Providers are exploring models that prioritize human-to-human engagement and condition management support between visits. This approach is vital for employees managing multiple conditions seeing multiple providers with uncoordinated care and those in underserved areas, where ongoing relationship-driven programming can bridge key care gaps, foster trust, and support specific needs.

Rising high-cost claims will drive earlier, proactive interventions.

High-cost claims are spiking — claims over $1 million have risen 50% in just four years. However, a proactive approach can prevent most diseases before becoming catastrophic.

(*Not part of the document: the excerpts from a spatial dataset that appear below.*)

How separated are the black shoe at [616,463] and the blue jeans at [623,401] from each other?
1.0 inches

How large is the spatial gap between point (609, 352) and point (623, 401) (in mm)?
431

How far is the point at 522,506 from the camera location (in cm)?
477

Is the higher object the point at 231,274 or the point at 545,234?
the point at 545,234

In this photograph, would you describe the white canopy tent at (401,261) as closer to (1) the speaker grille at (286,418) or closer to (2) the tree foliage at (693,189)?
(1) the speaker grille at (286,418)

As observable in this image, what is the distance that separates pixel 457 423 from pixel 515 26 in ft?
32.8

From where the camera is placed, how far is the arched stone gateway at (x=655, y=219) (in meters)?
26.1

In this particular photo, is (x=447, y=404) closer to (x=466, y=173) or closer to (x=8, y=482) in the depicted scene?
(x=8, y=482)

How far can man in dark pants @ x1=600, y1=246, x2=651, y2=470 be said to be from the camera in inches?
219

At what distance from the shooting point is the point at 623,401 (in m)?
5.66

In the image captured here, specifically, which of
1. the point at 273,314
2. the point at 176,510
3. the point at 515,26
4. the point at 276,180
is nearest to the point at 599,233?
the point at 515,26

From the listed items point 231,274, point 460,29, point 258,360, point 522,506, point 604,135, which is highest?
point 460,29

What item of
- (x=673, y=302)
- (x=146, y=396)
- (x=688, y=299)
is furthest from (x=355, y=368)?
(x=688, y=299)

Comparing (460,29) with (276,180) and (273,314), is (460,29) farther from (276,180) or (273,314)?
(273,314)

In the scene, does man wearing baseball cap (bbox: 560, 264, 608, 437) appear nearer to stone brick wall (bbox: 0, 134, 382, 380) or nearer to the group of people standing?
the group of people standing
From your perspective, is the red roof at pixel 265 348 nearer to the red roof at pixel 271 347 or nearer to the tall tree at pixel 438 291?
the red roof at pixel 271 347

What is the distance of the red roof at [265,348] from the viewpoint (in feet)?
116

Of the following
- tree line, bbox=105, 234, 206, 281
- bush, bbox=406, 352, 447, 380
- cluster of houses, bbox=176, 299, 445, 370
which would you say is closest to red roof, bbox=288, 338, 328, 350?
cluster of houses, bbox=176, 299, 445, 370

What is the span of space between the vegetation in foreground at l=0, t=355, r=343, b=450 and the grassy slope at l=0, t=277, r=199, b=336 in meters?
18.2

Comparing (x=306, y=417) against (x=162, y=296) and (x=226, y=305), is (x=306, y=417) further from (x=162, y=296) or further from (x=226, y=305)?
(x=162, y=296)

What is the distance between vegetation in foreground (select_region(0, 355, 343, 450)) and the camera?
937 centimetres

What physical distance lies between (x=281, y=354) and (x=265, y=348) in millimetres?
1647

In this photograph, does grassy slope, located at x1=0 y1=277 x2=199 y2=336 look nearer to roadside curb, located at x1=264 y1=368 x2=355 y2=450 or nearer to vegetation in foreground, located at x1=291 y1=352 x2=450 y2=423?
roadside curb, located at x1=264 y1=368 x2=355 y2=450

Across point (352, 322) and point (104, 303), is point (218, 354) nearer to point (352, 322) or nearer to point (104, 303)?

To reduce costs with speed and promote better long-term health, employers should identify and support rising-risk populations before conditions escalate into expensive episodes. This means combining data-driven insights with whole-person engagement to first drive swift savings within the multi-chronic population and long-term savings by building healthier populations over time.

Charting a path forward

The trends shaping 2026 create a clear call to action: As health care costs reach double-digit increases, creative and collaborative solutions are a must. A critical first step is partnering with vendors who can demonstrate swift, measurable cost savings to achieve fast, yet sustainable, results.

Recent shifts in public-sector program policies will likely drive more people to emergency departments when health concerns arise, putting added pressure on hospitals and providers. Ultimately, these rising costs get shifted to employers and their employees through higher premiums and greater out-of-pocket expenses. The time for action and rapid cost-saving measures is now. 

Organizations that invest in integrated, whole-person support and prioritize relationship-based care — delivered by partners who prove real, near-term savings — will be best equipped to manage these rising costs while improving employee health. Condition management programs that blend innovation, evidence-based strategies, and the power of human connection will spark measurable, lasting change and help tame today's steep health costs.